Synset('rock_'n'_roll.n.01')

In [7]:
print(wn.synset("rock_'n'_roll.n.01").definition())

a genre of popular music originating in the 1950s; a blend of black rhythm-and-blues with white country-and-western


### Observation:

#### As we can see for the first example it does not return the synset correctly but for the second example it correctly identifies the synset.

### Let's try removing stopwords and then identify

In [9]:
import nltk
from nltk.corpus import stopwords
nltk.download('stopwords')
stop_word=set(stopwords.words('english'))

[nltk_data] Downloading package stopwords to /Users/azima/nltk_data...
[nltk_data]   Package stopwords is already up-to-date!


In [13]:
#Removing Stopwords from the First Sentence
new_sent1=[w for w in sent1 if not w in stop_word]
print(new_sent1)

['A', 'rock', 'classified', 'according', 'characteristics', 'mineral', 'chemical', 'composition']


In [14]:
#Removing Stopwords from the Second Sentence
new_sent2=[w for w in sent2 if not w in stop_word]
print(new_sent2)

['Queen', 'British', 'rock', 'band', 'formed', 'London', '1970']


In [21]:
print("For First Sentence meaning of 'rock': ",lesk(new_sent1, 'rock').definition())
print("For Second Sentence meaning of 'rock': ",lesk(new_sent2, 'rock').definition())

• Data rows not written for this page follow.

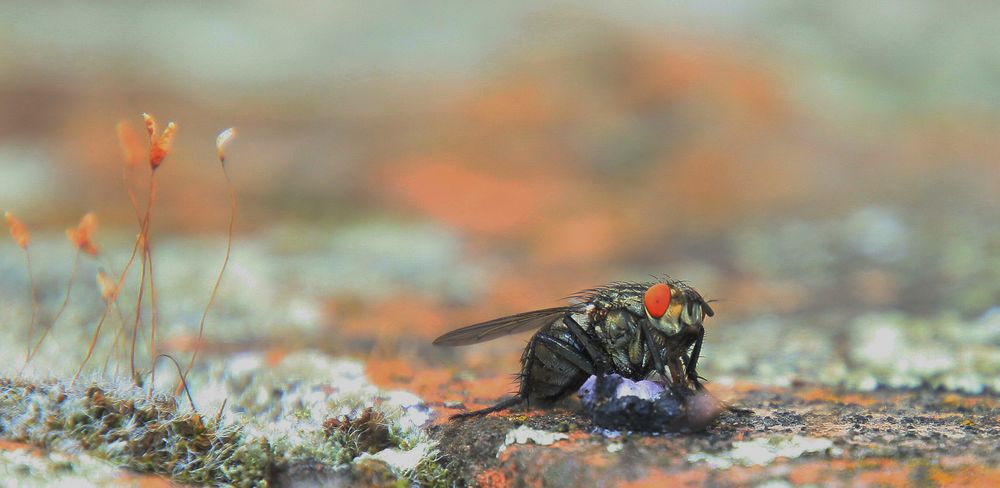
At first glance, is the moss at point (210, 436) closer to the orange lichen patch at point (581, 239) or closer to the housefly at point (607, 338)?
the housefly at point (607, 338)

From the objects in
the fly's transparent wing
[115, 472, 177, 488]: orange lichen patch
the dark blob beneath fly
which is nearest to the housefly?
the fly's transparent wing

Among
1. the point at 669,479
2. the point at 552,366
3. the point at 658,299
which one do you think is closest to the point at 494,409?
the point at 552,366

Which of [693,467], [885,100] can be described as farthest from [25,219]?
[885,100]

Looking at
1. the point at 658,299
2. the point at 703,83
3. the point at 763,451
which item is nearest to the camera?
the point at 763,451

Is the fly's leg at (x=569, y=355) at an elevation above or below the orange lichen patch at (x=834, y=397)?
above

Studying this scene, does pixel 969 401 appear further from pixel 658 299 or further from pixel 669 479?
pixel 669 479

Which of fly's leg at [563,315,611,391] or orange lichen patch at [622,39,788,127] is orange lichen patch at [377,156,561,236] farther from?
fly's leg at [563,315,611,391]

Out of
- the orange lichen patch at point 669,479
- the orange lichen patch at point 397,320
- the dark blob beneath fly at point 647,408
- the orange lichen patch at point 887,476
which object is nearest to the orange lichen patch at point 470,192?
the orange lichen patch at point 397,320
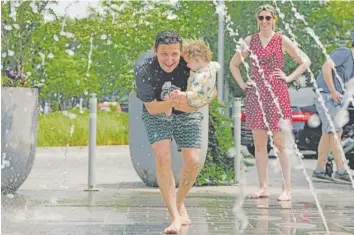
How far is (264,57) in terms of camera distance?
9156 millimetres

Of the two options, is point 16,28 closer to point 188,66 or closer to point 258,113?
point 258,113

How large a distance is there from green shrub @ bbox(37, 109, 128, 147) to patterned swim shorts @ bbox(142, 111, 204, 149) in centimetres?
1667

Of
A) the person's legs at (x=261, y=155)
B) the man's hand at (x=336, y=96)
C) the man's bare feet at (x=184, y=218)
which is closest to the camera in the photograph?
the man's bare feet at (x=184, y=218)

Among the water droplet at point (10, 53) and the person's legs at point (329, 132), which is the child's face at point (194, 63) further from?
the person's legs at point (329, 132)

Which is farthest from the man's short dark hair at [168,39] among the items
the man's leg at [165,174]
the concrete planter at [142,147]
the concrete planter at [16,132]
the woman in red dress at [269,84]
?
the concrete planter at [142,147]

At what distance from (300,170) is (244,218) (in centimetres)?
626

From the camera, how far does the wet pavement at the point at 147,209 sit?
684cm

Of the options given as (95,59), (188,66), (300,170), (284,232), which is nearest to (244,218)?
(284,232)

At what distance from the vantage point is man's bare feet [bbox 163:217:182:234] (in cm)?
653

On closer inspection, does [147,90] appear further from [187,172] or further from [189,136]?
[187,172]

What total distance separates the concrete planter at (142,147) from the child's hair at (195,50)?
3034 millimetres

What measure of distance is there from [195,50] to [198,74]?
198mm

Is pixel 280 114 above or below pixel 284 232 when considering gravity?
above

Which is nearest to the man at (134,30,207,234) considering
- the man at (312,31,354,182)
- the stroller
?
the man at (312,31,354,182)
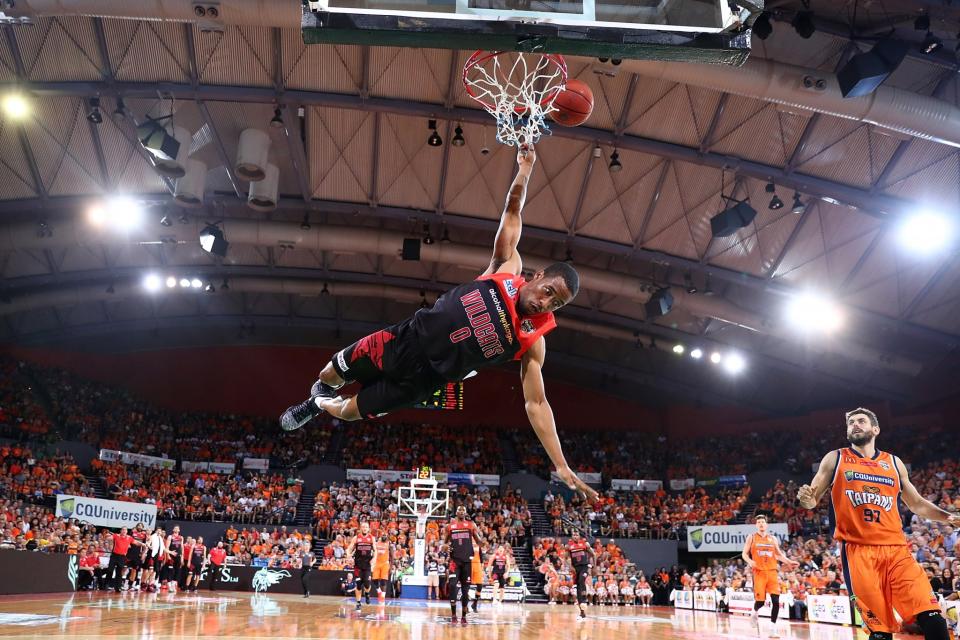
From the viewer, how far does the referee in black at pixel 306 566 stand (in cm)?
1947

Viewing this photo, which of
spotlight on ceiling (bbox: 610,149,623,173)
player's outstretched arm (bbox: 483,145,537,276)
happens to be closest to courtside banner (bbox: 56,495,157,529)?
spotlight on ceiling (bbox: 610,149,623,173)

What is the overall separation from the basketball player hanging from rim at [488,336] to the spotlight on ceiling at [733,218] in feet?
43.0

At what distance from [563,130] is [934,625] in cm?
1248

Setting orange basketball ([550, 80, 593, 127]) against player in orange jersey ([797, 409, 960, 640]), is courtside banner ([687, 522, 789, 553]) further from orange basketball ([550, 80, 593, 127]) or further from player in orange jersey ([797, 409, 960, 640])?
orange basketball ([550, 80, 593, 127])

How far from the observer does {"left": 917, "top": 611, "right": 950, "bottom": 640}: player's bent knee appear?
15.4 ft

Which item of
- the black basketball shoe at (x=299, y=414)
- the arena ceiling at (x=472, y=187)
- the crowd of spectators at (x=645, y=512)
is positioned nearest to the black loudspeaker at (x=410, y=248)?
the arena ceiling at (x=472, y=187)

For First Sentence meaning of 'rock':  a lump or mass of hard consolidated mineral matter
For Second Sentence meaning of 'rock':  hard bright-colored stick candy (typically flavored with peppermint)


### Observation

#### Here we can observe a complete opposite scenario. After removing the stopwords the synset for the first sentence is correctly identified whereas for the second sentence it is wrong.

### We should not use Lesk Algorithm after removing the stopwords as it is designed to work considering the stopwords.